Your goal: In the EOS fsck thread below, what reason does the reply give for the per-filesystem totals being larger than the summary report's counts?

Study text:
——————————

Discrepancy in EOS fsck report error counts

Hi all,

I think we just got our fsck working, looking at the numbers from eos fsck report I see some odd differences that I cannot explain. I use this script to produce the numbers, once by summing up per-filesystem statistics (-a flag), once without flag - expecting the same totals:

echo "summed up by filesystem"
ERR_TYPES="blockxs_err orphans_n rep_diff_n rep_missing_n unreg_n"
for ETYPE in $ERR_TYPES; do
  echo -n "$ETYPE: "
  eos fsck report -a | grep $ETYPE  | awk '{print $4;}' | awk 'BEGIN{ FS="="; total=0}; { total=total+$2; } END{print total;}'
done

echo ""
echo "eos fsck summary report"
eos fsck report

I see these numbers on my instance:

summed up by filesystem
blockxs_err: 115
orphans_n: 95082
rep_diff_n: 1251571
rep_missing_n: 24
unreg_n: 1246464
#
eos fsck summary report
timestamp=1613078486 tag="blockxs_err" count=43
timestamp=1613078486 tag="orphans_n" count=29607
timestamp=1613078486 tag="rep_diff_n" count=181915
timestamp=1613078486 tag="rep_missing_n" count=22
timestamp=1613078486 tag="unreg_n" count=180992

I can’t make out the reason why these would differ. The discrepancy looks to be bigger for larger numbers, but I could not come up with an explanation for this myself.

Best,
Erich

Hi Erich,

This is normal since a file can have multiple replicas/stripes therefore if you do the fsck report per file system each replica of the file will show up in the list thus resulting in bigger numbers - so you have the same file reported several time for each replica. On the other hand, when the eos fsck stat is displayed this does not include duplicates inside a category.

Cheers,
Elvin

Hi Elvin,
That explanation makes total sense, hadn’t thought of it.

Thanks,
Erich

——————————

Supplied information:
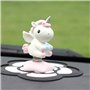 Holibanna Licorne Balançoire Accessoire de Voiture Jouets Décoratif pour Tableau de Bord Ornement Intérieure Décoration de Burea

——————————

Written response: A file can have multiple replicas or stripes, so each replica appears in the per-filesystem report, while the summary does not include duplicates within a category.